Source information

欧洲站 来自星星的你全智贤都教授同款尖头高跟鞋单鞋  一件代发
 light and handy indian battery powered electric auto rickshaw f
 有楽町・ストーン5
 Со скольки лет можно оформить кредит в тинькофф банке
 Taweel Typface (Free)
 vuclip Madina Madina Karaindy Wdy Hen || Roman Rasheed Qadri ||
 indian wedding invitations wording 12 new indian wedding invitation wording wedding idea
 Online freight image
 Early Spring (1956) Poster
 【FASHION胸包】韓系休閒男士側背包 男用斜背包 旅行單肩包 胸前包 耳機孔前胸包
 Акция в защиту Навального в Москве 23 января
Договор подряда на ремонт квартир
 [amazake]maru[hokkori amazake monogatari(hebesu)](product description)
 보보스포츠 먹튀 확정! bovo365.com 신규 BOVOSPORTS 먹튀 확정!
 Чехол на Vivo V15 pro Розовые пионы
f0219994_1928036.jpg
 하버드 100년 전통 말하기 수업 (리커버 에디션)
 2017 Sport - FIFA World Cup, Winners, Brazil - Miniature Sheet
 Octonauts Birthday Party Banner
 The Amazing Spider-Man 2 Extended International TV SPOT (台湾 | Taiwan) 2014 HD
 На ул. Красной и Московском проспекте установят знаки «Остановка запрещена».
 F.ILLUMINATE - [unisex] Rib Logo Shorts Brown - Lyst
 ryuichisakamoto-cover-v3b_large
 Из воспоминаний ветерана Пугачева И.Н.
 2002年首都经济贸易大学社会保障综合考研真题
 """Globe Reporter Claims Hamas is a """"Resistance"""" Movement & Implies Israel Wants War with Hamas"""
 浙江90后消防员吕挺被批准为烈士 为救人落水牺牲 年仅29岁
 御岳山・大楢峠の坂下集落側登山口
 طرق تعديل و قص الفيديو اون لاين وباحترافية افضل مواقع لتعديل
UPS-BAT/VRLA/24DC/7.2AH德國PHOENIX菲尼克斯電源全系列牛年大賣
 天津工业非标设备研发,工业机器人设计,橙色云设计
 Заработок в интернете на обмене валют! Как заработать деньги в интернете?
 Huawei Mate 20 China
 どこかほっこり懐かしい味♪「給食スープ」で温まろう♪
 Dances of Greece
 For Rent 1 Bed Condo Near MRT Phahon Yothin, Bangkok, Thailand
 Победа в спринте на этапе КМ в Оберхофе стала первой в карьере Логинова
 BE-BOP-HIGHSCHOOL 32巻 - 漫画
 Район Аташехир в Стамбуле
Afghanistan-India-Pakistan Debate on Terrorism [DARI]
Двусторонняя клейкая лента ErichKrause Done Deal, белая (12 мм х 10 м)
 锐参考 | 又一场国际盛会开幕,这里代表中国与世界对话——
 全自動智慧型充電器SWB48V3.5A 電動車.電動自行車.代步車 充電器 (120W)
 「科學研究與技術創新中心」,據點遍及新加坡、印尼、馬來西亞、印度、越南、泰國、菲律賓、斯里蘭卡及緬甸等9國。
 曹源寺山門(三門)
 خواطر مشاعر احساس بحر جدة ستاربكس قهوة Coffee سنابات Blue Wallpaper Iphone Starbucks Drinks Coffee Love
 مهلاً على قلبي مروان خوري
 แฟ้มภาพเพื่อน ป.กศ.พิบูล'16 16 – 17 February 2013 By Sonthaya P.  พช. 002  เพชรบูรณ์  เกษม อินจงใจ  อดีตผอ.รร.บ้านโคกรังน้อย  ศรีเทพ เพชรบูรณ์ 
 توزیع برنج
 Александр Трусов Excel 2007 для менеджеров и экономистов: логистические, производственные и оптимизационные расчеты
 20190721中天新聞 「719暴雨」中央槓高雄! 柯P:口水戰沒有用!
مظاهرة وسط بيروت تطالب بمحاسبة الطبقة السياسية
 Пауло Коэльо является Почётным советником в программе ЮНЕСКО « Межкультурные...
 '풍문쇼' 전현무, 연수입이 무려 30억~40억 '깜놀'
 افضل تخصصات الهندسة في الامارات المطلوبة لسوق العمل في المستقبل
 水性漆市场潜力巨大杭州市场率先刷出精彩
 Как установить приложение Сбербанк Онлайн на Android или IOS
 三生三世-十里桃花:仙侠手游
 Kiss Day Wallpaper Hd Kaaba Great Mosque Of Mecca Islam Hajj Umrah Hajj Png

Exercise goal
How many of the lines in these entries hold "indian"? Report only the count.

Result
2